A note on Photographic Exceptionalism
The pictures are of early morning light on tree roots of red river gums (Eucalyptus camaldulensis,) in Benbibuta Creek in the northern Flinders Ranges of South Australia. They were made with a Rolleiflex TLR whilst I was on a camel trek from Blinman to Lake Frome in 2021. When I came back to looking through this archive in 2025 I realised how the idea of photographic exceptionalism and its art historical narrative had informed my approach to photography and how that narrative was misleading.
Photographic exceptionalism is the idea of medium specificity that is predicated on the view that photography was able, by virtue of its special optical-chemical properties, to do something its competitors could not. This was usually understood to be realism and its telos of the ever greater refinement of realism.

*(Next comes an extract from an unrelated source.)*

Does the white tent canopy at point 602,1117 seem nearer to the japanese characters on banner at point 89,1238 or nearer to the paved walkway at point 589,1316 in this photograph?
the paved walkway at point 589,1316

We need to think both more in terms of the historical pre-photographic commodity cultural context of visual media ie., the whole terrain of visual representation out of which photography emerged; and the interrelationships between photography, print making and other visual media. From. this perspective photography is understood to be part of the history of all picturemaking,’ i.e. part of a general visual culture.

This implies a shift to a study of light, colour, and gradation of tone, rather than the traditional photographic concern to a realism corresponding to what we see in nature with our own eyes. In contrast, photographic exceptionalism is the conviction that the phenomenon of photography can be properly understood only by detaching it from any comparison with the other visual media (and with printmaking in particular).

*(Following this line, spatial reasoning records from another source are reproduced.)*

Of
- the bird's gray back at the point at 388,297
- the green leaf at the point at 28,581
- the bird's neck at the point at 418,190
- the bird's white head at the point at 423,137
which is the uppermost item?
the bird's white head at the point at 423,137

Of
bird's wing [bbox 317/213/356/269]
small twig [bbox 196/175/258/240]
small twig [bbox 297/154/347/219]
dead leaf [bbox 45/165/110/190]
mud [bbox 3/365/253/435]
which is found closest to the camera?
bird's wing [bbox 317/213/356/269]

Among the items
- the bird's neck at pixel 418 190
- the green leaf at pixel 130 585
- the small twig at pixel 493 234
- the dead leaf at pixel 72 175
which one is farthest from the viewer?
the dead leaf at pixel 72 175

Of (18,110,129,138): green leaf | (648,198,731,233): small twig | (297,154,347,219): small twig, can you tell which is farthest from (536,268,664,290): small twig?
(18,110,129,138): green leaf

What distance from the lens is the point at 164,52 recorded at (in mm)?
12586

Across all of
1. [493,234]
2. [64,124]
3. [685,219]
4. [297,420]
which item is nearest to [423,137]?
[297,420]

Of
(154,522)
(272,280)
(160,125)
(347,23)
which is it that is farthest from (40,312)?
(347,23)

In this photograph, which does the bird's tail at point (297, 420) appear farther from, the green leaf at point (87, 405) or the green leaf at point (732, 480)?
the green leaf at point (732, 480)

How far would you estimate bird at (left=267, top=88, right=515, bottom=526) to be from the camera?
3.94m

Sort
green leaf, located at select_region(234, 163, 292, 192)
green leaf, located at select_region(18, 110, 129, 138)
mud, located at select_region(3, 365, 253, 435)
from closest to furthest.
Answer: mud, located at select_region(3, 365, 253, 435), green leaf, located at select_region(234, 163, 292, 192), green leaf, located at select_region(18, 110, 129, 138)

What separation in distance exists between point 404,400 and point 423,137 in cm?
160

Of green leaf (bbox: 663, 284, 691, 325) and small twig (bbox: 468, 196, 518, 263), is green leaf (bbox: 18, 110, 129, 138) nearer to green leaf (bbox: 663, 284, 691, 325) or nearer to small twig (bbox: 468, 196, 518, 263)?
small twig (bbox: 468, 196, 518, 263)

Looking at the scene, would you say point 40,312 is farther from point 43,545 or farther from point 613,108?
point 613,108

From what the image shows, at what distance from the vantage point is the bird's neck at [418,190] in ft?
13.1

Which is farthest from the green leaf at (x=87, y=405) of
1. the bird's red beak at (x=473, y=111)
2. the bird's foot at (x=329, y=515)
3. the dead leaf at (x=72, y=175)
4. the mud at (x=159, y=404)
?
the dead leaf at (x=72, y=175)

Photographic exceptionalism still substantially informs thinking and writing on art photography within the art institution’s mainstream formalist and modernist conception of photography, namely, medium-specificity and the purity of the medium’s deployment of its own material conditions. Sadly, this art historical approach of MoMA , underwritten by the stubborn conviction of photography’s essential difference, has given rise to photography’s separatism, relative insularity and parochialism.